DIRECTIONS ▸ Return each of the records below word for word, with the pictures left out.

MATERIAL TO PROCESS ▸
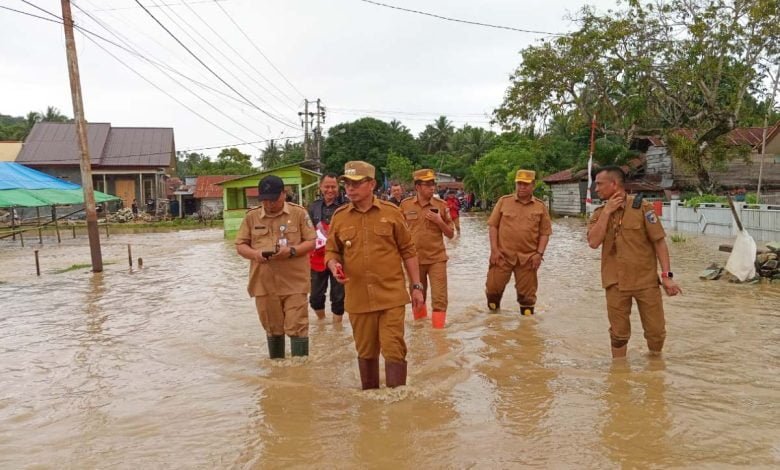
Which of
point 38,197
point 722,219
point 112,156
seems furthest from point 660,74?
point 112,156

SOLUTION ▸
Which of
point 38,197
point 722,219
point 112,156
seems furthest from point 660,74?
point 112,156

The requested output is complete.